Membebaskan 30 Ribu Narapidana
Pandemi covid-19 telah menjadi perhatian seluruh dunia. Tak kurang dari 800 ribu orang di seluruh dunia dan lebih dari 2000 orang di Indonesia positif
Oleh: Andi Haidir Indar SH
Pembimbing Kemasyarakatan Pertama Bapas Kelas I Makassar
Pandemi covid-19 telah menjadi perhatian seluruh dunia. Tak kurang dari 800 ribu orang di seluruh dunia dan lebih dari 2.000 orang di Indonesia positif terjangkit virus yang bermula mewabah di Wuhan-China. Hal ini tentunya menjadi perhatian serius pemerintah dalam meramu langkah-langkah pencegahan guna meredam sebaran penularan di negeri tercinta.
Physical distancing yang dikampanyekan pemerintah nampaknya masih menjadi solusi terbaik dalam memutus mata rantai penularan virus yang gejalanya mirip dengan influenza ini. Namun bagaimana kabar mereka yang mendekam di balik jeruji?

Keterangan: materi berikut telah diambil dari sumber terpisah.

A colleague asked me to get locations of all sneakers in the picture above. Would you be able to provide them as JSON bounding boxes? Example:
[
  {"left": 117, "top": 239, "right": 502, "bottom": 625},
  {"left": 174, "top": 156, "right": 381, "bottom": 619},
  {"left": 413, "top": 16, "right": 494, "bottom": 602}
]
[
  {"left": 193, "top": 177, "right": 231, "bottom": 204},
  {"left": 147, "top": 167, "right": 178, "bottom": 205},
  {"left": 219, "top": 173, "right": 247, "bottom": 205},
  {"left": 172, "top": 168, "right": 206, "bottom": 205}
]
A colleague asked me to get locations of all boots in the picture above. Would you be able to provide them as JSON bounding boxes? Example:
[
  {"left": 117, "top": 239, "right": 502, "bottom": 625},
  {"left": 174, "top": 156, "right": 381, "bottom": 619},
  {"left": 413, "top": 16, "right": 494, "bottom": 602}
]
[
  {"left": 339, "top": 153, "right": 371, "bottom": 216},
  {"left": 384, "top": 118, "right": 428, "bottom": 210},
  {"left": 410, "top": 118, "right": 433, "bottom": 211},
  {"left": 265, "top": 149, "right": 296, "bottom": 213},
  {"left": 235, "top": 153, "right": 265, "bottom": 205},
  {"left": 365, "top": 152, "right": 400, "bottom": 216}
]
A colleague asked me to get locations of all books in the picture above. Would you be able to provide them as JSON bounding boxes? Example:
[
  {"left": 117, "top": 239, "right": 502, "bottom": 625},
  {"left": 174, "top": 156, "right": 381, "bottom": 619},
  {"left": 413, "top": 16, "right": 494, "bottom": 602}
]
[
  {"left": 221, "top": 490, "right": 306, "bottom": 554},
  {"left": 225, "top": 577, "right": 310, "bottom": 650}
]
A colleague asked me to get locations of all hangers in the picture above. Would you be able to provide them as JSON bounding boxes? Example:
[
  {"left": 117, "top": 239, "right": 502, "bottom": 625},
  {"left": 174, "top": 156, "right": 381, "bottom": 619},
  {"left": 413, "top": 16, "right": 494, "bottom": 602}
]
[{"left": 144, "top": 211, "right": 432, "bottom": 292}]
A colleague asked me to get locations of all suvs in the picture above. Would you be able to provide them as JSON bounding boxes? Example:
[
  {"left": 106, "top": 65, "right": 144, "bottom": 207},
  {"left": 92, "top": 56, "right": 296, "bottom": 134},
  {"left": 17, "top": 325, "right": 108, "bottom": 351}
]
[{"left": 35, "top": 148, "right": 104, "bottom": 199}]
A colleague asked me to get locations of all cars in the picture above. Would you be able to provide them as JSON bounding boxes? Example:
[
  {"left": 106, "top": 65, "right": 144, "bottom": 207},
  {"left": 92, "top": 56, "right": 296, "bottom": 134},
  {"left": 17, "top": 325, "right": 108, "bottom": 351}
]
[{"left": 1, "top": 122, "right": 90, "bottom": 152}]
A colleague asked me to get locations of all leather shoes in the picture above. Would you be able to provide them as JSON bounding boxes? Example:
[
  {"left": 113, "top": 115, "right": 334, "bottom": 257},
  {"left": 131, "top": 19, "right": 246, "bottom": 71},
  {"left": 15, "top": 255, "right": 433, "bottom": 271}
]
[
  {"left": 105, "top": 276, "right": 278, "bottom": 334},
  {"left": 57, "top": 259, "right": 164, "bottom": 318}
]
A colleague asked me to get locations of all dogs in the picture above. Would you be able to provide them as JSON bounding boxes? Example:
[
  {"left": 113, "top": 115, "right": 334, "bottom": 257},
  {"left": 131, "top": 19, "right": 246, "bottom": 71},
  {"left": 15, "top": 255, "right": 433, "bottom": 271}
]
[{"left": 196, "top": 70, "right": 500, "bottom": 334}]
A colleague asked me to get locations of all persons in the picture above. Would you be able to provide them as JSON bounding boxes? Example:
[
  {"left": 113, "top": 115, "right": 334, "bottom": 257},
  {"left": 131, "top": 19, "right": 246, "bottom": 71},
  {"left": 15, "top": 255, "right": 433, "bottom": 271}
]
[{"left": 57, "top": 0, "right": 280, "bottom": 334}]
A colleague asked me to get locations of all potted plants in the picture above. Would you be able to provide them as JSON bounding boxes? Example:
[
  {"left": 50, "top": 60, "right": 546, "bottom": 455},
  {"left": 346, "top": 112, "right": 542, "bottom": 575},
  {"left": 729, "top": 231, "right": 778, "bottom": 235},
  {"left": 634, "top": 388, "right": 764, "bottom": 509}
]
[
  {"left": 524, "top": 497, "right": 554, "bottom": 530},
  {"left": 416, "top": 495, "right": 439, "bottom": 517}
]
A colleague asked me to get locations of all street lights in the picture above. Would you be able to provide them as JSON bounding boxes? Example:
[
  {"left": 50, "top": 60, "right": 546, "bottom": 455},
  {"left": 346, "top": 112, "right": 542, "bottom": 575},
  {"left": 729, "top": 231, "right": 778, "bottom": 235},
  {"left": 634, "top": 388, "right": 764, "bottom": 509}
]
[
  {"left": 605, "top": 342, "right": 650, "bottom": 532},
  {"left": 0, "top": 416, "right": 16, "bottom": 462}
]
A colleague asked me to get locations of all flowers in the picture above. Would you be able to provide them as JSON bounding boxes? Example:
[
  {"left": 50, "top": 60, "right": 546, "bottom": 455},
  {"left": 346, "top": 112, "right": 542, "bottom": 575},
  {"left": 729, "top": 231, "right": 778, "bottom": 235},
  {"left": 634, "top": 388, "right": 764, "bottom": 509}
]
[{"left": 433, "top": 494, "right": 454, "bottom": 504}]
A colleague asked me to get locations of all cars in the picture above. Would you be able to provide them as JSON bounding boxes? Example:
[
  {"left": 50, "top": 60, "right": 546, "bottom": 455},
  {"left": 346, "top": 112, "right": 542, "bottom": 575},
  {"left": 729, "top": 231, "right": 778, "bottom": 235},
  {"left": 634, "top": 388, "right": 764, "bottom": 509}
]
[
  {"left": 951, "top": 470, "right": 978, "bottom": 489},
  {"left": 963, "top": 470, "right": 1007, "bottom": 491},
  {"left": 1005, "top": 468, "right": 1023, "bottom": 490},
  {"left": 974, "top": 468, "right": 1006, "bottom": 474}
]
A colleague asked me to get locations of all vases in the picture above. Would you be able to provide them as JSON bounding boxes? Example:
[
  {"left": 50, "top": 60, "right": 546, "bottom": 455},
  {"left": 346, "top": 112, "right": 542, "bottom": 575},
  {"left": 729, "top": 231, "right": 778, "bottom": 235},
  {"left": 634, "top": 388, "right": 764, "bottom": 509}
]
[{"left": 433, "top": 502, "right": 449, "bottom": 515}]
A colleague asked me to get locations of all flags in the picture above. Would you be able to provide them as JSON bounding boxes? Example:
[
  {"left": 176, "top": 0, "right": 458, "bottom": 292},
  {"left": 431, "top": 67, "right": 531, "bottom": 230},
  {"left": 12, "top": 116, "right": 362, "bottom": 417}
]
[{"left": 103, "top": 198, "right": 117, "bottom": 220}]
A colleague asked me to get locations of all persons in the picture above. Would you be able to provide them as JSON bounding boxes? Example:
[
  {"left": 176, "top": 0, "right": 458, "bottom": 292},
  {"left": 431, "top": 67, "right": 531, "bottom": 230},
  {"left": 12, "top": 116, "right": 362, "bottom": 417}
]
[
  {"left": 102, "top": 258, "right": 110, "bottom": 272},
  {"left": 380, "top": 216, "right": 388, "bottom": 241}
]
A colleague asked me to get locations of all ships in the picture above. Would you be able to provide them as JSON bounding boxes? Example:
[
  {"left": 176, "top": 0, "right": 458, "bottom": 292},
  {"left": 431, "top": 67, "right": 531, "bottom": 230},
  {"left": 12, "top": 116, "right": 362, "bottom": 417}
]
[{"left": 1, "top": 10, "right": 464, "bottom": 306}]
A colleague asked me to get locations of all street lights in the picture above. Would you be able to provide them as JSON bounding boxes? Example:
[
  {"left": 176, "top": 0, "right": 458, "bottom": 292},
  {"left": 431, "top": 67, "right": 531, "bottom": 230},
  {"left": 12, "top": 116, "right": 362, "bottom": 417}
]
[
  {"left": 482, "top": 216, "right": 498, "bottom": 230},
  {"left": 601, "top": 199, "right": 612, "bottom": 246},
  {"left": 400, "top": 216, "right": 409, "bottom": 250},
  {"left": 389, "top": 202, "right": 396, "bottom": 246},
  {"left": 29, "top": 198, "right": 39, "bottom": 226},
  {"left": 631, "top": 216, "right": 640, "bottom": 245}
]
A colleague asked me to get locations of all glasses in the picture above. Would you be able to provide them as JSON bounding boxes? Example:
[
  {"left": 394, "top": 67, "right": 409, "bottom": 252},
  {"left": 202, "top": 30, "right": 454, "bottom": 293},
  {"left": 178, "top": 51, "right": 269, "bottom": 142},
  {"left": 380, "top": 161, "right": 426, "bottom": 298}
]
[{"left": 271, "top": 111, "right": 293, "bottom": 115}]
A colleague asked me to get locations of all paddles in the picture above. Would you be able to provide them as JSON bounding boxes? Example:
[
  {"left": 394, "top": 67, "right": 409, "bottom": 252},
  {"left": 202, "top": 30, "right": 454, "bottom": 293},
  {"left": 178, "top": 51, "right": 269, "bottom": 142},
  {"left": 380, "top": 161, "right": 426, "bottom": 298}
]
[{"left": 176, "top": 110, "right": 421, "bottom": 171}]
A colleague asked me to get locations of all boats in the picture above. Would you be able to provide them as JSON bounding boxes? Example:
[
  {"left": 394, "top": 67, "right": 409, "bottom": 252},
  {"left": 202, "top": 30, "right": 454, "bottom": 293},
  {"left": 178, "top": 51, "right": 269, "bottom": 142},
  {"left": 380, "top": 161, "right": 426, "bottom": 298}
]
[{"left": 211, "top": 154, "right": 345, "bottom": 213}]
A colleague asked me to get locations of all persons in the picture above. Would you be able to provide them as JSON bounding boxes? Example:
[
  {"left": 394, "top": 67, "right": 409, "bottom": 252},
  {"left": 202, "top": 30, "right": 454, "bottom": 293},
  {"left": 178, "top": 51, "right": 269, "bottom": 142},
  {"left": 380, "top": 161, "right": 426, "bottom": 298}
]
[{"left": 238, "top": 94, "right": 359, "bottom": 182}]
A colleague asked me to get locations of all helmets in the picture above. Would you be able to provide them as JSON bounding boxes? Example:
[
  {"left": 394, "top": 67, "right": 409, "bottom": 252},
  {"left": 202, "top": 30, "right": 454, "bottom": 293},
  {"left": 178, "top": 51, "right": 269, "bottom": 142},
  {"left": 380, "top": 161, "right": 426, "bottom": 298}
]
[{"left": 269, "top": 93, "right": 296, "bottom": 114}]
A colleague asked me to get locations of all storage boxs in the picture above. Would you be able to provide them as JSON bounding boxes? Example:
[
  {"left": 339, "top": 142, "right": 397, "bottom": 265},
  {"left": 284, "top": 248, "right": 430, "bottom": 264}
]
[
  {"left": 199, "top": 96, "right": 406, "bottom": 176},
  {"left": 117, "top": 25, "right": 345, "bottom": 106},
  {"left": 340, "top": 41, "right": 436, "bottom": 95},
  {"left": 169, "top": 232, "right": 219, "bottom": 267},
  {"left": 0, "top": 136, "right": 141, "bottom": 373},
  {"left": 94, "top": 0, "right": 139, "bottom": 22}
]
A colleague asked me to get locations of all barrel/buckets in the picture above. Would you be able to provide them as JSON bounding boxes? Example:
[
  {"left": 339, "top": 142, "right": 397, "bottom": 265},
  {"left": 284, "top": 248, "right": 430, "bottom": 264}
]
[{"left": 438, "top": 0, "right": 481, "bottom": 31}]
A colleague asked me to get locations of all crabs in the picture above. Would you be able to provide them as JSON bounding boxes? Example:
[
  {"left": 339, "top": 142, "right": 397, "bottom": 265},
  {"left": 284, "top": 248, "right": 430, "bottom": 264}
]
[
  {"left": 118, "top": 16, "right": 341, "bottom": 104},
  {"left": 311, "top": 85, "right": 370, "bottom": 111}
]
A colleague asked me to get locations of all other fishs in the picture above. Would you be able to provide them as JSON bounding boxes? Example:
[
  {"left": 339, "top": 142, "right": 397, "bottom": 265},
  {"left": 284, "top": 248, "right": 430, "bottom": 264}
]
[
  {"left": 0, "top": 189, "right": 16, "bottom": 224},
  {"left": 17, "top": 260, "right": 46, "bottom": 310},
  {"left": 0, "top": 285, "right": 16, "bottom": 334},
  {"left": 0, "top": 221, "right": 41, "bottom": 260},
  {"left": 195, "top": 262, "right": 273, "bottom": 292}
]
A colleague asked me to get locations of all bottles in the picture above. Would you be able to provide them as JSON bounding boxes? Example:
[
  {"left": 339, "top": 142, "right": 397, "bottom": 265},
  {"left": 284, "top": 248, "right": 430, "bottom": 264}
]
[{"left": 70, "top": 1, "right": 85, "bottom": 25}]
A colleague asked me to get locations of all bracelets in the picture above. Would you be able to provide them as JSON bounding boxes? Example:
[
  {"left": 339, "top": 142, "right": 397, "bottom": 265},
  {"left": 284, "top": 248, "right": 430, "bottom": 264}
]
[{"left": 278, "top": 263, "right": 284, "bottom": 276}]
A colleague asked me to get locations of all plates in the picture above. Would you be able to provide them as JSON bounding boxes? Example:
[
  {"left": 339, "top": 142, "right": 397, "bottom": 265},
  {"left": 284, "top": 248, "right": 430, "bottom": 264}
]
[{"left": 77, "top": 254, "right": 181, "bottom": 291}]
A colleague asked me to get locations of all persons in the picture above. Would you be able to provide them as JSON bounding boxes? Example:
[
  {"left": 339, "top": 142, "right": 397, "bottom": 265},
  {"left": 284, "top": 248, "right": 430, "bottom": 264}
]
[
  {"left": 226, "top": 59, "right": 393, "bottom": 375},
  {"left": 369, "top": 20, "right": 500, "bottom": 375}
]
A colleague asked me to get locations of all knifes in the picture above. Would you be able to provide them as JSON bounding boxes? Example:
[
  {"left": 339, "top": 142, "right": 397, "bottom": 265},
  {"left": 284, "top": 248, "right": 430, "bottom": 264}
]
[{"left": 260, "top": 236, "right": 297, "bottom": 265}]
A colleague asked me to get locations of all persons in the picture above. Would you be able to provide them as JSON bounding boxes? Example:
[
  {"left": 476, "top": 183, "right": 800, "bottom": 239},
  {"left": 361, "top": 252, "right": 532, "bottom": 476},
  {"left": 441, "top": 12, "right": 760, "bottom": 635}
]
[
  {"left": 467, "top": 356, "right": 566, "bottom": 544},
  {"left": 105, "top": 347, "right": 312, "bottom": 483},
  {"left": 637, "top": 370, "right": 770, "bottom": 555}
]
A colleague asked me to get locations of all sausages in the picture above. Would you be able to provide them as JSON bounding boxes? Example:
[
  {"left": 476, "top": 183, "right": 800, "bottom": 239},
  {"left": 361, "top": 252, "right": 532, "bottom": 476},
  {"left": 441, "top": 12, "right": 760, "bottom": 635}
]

Populasi kepenjaraan merupakan populasi yang paling rentan dalam menghadapi pandemi Covid-19. Over kapasitas merupakan narasi yang tak berkesudahan sedari dulu. Tak ayal kerusuhan yang terjadi di penjara beberapa negara di seluruh dunia haruslah menjadi perhatian yang disegerakan penanganan dan pencegahannya agar tak terjadi pada instansi pemasyarakatan yang genap berusia 56 ahun pada 27 April nanti.
Melalui Keputusan Menteri Hukum dan HAM nomor M.HH-19.PK/01.04.04 tentang Pengeluaran dan Pembebasan Narapidana dan Anak Melalui Asimilasi dan Integrasi dalam Rangka Pencegahan dan Penanggulangan Penyebaran Covid-19 serta Peraturan Menteri Hukum dan HAM nomor 10 Tahun 2020, pemerintah memberikan program pengeluaran dan pembebasan bagi 30.000 marapidana/anak di seluruh Indonesia. Pengecualian bagi kasus yang terkait dengan PP99 seperti narkotika, korupsi, dan terorisme.
Asimilasi dan Reintegrasi
Ada dua hal mendasar yang berbeda yang mungkin masih terasa awam bagi beberapa pihak perihal adanya pengeluaran dan pembebasan bagi warga binaan pemasyarakatan. Terlepas dari pro kontra yang mungkin timbul akan kebijakan tersebut, namun langkah Menteri Hukum dan HAM RI mendapatkan apresiasi dari sejumlah pengamat pemasyarakatan yang dinilai sigap dalam mengurangi over kapasitas dan mencegah penularan sebaran virus Covid-19.
Pengeluaran (asimilasi) adalah program bagi warga binaan pemasyarakatan yang memasuki pentahapan pembinaan 1/2 (setengah) dari masa pidana yang telah incracht berdasarkan putusan pengadilan.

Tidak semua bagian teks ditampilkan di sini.